LITERATURA CON ESTRÓGENOS os desea un feliz...


Happy New Year 2018








Que seáis muy felices. Y no olvidéis los propósitos de Año Nuevo, que para poder incumplirlos hay que hacerlos primero.

martes, 26 de diciembre de 2017

VICTORIA SANTA CRUZ

O indagar en el flow de la vida 

«el flow»

Es curioso cómo funciona la vida, cómo llegamos a nuestros descubrimientos y cómo, las veces más afortunadas, estos encuentran eco y cobijo en otras gentes y otras vidas que se cruzan con la nuestra por (aparente) azar.
         Yo descubrí el flow (básicamente, fluir) de la mano del rap. Me refiero al concepto, al más común:
«La palabra Flow es de origen inglés y hace referencia a las palabras "corriente" o "flujo". Con exactitud no se puede aplicar una definición exacta para la palabra "Flow", aunque la gran mayoría de raperos usan esta como sinónimo de la velocidad y el ritmo al rapear». 

Flow

O sea, una especie de cadencia, de ritmo interno, sea al hablar, moverse, etc.
         Y entonces llegó a mi barrio la primera tentativa de Sound Sistem. Los Manotas DUB Barrio nos montaron una rave callejera que duró todo el día, con buen ambiente, música a todas horas y algún que otro refrigerio para aguantar el ritmo. Bailar justo delante de los altavoces me resultó una experiencia inesperadamente «aperturista». Los graves te golpean el cuerpo en su mismo centro,  y llega un momento que casi parece que la música late al mismo ritmo que tu corazón. Que sintonizas con la base misma, con el fluir del sonido; de alguna manera, con el fluir de todo. Me puse a pensar en que esa es en realidad la búsqueda, descubrir la cadencia interna propia, el ritmo básico de uno; y sintonizar entonces con el flow de la vida, de la naturaleza. Porque estoy convencida de que hay uno básico y universal que está ahí afuera, solo esperando ser descubierto. 

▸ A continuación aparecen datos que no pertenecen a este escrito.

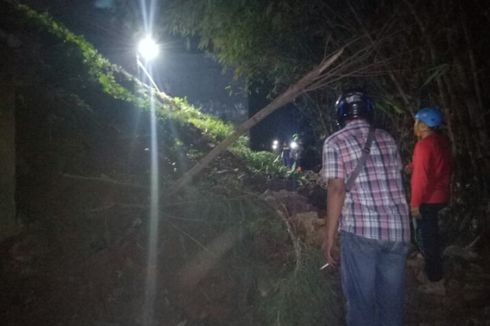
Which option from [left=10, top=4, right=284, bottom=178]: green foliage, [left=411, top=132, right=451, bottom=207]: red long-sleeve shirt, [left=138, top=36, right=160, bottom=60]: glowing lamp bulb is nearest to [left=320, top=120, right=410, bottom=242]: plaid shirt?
[left=411, top=132, right=451, bottom=207]: red long-sleeve shirt

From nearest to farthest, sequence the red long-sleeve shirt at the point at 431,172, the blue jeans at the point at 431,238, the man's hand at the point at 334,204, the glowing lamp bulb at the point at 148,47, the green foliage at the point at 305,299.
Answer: the man's hand at the point at 334,204, the green foliage at the point at 305,299, the red long-sleeve shirt at the point at 431,172, the blue jeans at the point at 431,238, the glowing lamp bulb at the point at 148,47

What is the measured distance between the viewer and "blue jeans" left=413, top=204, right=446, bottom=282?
430 centimetres

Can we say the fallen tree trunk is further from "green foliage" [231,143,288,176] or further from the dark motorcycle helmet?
"green foliage" [231,143,288,176]

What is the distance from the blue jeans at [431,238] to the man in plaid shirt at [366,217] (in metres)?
1.45

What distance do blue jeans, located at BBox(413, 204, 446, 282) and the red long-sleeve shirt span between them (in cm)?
9

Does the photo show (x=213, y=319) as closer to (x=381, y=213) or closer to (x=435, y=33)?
(x=381, y=213)

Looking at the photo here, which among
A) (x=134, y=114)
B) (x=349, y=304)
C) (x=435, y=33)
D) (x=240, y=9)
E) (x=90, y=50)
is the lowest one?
(x=349, y=304)

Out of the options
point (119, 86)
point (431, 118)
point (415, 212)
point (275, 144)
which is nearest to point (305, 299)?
point (415, 212)

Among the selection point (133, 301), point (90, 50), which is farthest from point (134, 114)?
point (133, 301)

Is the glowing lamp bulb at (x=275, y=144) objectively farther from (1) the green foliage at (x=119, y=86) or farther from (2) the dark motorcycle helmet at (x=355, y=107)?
(2) the dark motorcycle helmet at (x=355, y=107)

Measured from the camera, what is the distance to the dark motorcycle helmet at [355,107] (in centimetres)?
302

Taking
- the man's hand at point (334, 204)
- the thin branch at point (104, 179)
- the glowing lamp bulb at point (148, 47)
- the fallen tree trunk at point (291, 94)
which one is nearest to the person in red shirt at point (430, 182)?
the fallen tree trunk at point (291, 94)

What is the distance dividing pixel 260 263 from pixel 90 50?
19.0 ft

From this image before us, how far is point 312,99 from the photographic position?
7.47 metres
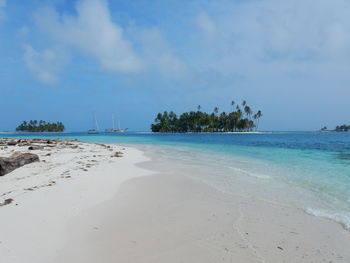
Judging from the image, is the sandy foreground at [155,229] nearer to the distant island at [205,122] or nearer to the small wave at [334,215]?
the small wave at [334,215]

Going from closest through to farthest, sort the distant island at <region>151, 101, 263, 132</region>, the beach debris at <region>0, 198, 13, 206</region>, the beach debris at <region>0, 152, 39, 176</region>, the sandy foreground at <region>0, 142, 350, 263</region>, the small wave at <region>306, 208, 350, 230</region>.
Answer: the sandy foreground at <region>0, 142, 350, 263</region>, the small wave at <region>306, 208, 350, 230</region>, the beach debris at <region>0, 198, 13, 206</region>, the beach debris at <region>0, 152, 39, 176</region>, the distant island at <region>151, 101, 263, 132</region>

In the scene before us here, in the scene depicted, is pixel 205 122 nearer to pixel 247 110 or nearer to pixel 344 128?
pixel 247 110

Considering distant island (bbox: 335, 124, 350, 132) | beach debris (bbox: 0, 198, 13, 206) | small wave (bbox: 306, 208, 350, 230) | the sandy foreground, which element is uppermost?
distant island (bbox: 335, 124, 350, 132)

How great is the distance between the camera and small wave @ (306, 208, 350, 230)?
515cm

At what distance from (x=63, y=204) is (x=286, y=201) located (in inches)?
244

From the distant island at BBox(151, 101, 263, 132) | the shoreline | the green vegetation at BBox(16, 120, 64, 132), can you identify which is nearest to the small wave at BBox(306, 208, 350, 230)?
the shoreline

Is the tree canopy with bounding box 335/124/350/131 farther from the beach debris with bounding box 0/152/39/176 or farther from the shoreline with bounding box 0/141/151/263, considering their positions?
the beach debris with bounding box 0/152/39/176

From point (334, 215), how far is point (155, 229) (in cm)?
439

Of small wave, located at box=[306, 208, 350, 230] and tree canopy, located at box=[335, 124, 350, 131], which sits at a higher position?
tree canopy, located at box=[335, 124, 350, 131]

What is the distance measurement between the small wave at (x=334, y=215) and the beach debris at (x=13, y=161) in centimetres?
1130

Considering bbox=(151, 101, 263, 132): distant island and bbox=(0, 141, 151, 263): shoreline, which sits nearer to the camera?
bbox=(0, 141, 151, 263): shoreline

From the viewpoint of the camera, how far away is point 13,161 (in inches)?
419

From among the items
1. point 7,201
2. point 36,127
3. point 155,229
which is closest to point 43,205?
point 7,201

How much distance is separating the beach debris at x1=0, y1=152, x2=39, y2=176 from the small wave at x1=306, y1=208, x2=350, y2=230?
37.1 feet
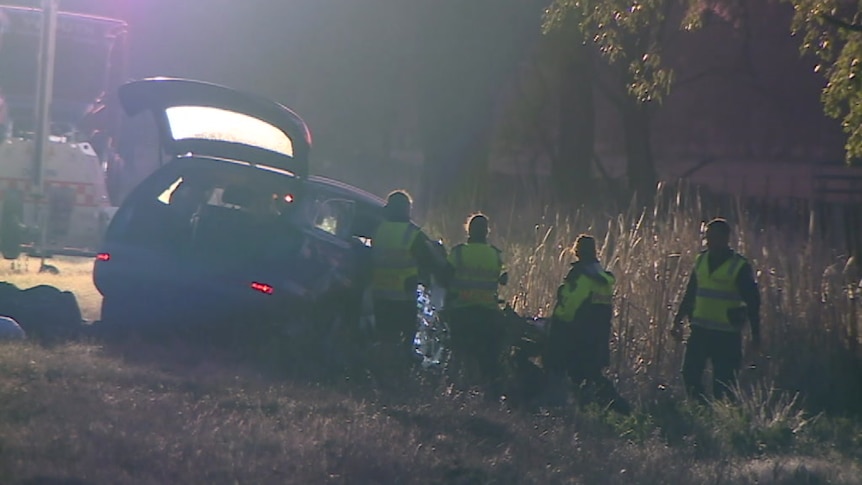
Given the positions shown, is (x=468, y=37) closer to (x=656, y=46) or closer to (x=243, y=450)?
(x=656, y=46)

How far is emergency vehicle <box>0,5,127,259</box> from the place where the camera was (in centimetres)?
1772

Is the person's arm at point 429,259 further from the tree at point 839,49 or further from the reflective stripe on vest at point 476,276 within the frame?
the tree at point 839,49

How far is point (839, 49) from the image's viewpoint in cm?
1232

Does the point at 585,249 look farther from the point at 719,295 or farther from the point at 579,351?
the point at 719,295

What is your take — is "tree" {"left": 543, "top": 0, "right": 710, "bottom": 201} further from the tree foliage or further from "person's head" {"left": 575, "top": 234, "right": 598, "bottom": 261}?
"person's head" {"left": 575, "top": 234, "right": 598, "bottom": 261}

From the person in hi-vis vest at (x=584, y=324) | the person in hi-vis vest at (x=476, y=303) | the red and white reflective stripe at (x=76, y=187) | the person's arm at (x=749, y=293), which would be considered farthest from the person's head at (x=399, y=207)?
the red and white reflective stripe at (x=76, y=187)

Hoy he conocido a Victoria Santa Cruz. O, más bien, he vuelto a dar con ella, puesto que ya había visto hace tiempo su maravilloso poema Me gritaron negra, una de sus obras más conocidas. Y he visto reflejada tan por completo esa misma idea, que me he puesto a indagar en su figura y en su persona, en esos descubrimientos a los que dedicó su interés, inteligencia y creatividad a lo largo de su vida.

Victoria Santa Cruz

Victoria Eugenia Santa Cruz Gamarra (Algunos extractos de Wikipedia). (La Victoria, Lima, 27 de octubre de 1922 - Lima, 30 de agosto de 2014) fue una compositora, coreógrafa y diseñadora, exponente del arte afroperuano.
         Hija de Nicomedes Santa Cruz Aparicio, hombre culto, escritor y dramaturgo, y de Victoria Gamarra, de familia muy ligada a la pintura y gran bailarina de zamacueca y marinera. Con esas figuras tutelares, Victoria se convirtió en una verdadera heroína del arte negro peruano, ese espíritu defensor le viene justamente del entorno familiar que le supo inculcar el ritmo desde la vida cotidiana.

Sobre este punto, la propia Victoria decía lo siguiente:
         (lamula.pe) «Mi madre, Doña Victoria Gamarra Ramírez, me enseñó a bailar la polca, la mazurca, esos aires que venían de Europa, aparte de transmitirme con su bella voz zamacuecas o décimas, mientras hacia los quehaceres».
         «Mi padre vivió en Estados Unidos. Él me enseñó a hablar en inglés, yo conocí a Shakespeare primero en inglés, luego en castellano. Pienso que mis dos padres, siendo distintos, me dieron un equilibrio tanto intelectual como emocional». 

Tuvo diez hermanos, entre los que destacaron Rafael, torero de gran clase, que muchos conocieron como La maravilla negra del toreo; Nicomedes, el eximio decimista y estudioso del folclore afroperuano como ella; y César, músico y compositor.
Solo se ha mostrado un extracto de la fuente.